### Task requirements
Write out the passage of the Gila trout fishing story below, from "Everyone has their" to "taking a bite of.".

Everyone has their own idea of how a day on the water is going to play out. We tend to picture the biggest trout in the stream, our nets never getting dry and plenty of stories to tell when we return home. The fish, however, have their own idea of how things can go and reality can be pretty harsh at times. Getting skunked, breaking rods, losing fly boxes, flat tires on your vehicle, injuries, blistered feet, etc tend to be a more likely scenario while exploring in the high mountain terrain where you find the small streams that hold our native trout. For some reason even with that list of possible negative outcomes I live for getting out into these creeks. My passion is seeing the fish in their natural environments doing what they have always done and attempting to fool them into thinking that my fly is something worth taking a bite of.
As I boarded the plane to Arizona I had my gear and rods on my back wondering how the weather would be, if the fish were going to be active and if hiking further would help me finally find a decent size, Gila Trout. The stream is only open for five months out of the year and is exclusively catch and release so there is an opportunity for nice size fish to be hiding in its depths. I was really excited to be back in a familiar place with some good friends and unplug for the day. We woke up hours before sunrise to make our way toward the mountains. While drinking coffee and eating breakfast burritos we caught up on fishing stories which seemed to make the 3-hour trip only a few minutes. Before I knew it we were on a dirt road dodging potholes and cattle with high hopes for the day’s outcome. We got our gear on, rigged up our glass rods, tossed some snacks and a drink in our packs then headed upstream. There was snow on the peaks but the warm Arizona sun was shining, it was a nice day to fish. It was December so the hatches were small and far between but it seemed like there is always a chance at success with top water on small streams. I threw on a hopper and hit the first couple pools. As soon as my fly landed I saw a splash and my line was tight, a small native jewel was on the line and soon after in my net. It’s always great to break the ice on the first couple casts and especially great on the first one.
After I had caught a few small fish eating off the top I heard someone celebrating a few pools ahead so I sprinted up to see what was going on. Ricky was leaning over the water with a fish in his net so I said let me know when you are ready and I will take the picture. I was so surprised to see a fish twice the size of my first one in his hand with a small streamer hanging out of its mouth. After some quick photos, the fish was back on its way to hiding in the plunge of the pool. A few minutes later Anthony came walking up talking about his first fish, on a small steamer and it was about the same size as Ricky’s. I kept my hopper on and worked my way through the next few pools catching more small fish. While releasing one of them I saw a dark shadow holding under an overhang in the pool above. This was the first deeper pool I had came across while taking turns with the other guys. Sneaking up for a closer look I sent a quick bow and arrow cast in the foam and waited for a strike. The shadow moved as my fly drifted by but it didn’t eat and I watched as my hopper came to the tail end of the pool. With a splash, something small was on the line and it moved downstream not spooking the fish above. Another small fish and motivation to switch my fly to a small streamer like the other guys. I tied on my fly and cast into the plunge hoping to soon feel a tight line. With a little disappointment, I watched as my fly swam back with no fish attached. I re-positioned a few times casting and couldn’t get the fish to move so I crawled up onto a rock and saw one of the biggest Gila trout I have seen in person. The fish wouldn’t eat for one reason or another so I headed upstream to try another pool hoping it would be hungry on the hike out.

### Given data
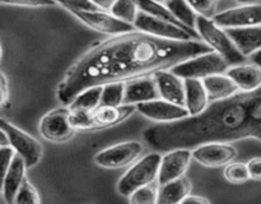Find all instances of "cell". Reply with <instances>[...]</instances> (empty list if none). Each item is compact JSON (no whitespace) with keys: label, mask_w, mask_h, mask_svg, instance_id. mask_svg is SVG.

--

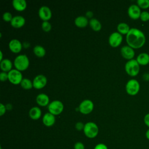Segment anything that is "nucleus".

### Worked answer
Everyone has their own idea of how a day on the water is going to play out. We tend to picture the biggest trout in the stream, our nets never getting dry and plenty of stories to tell when we return home. The fish, however, have their own idea of how things can go and reality can be pretty harsh at times. Getting skunked, breaking rods, losing fly boxes, flat tires on your vehicle, injuries, blistered feet, etc tend to be a more likely scenario while exploring in the high mountain terrain where you find the small streams that hold our native trout. For some reason even with that list of possible negative outcomes I live for getting out into these creeks. My passion is seeing the fish in their natural environments doing what they have always done and attempting to fool them into thinking that my fly is something worth taking a bite of.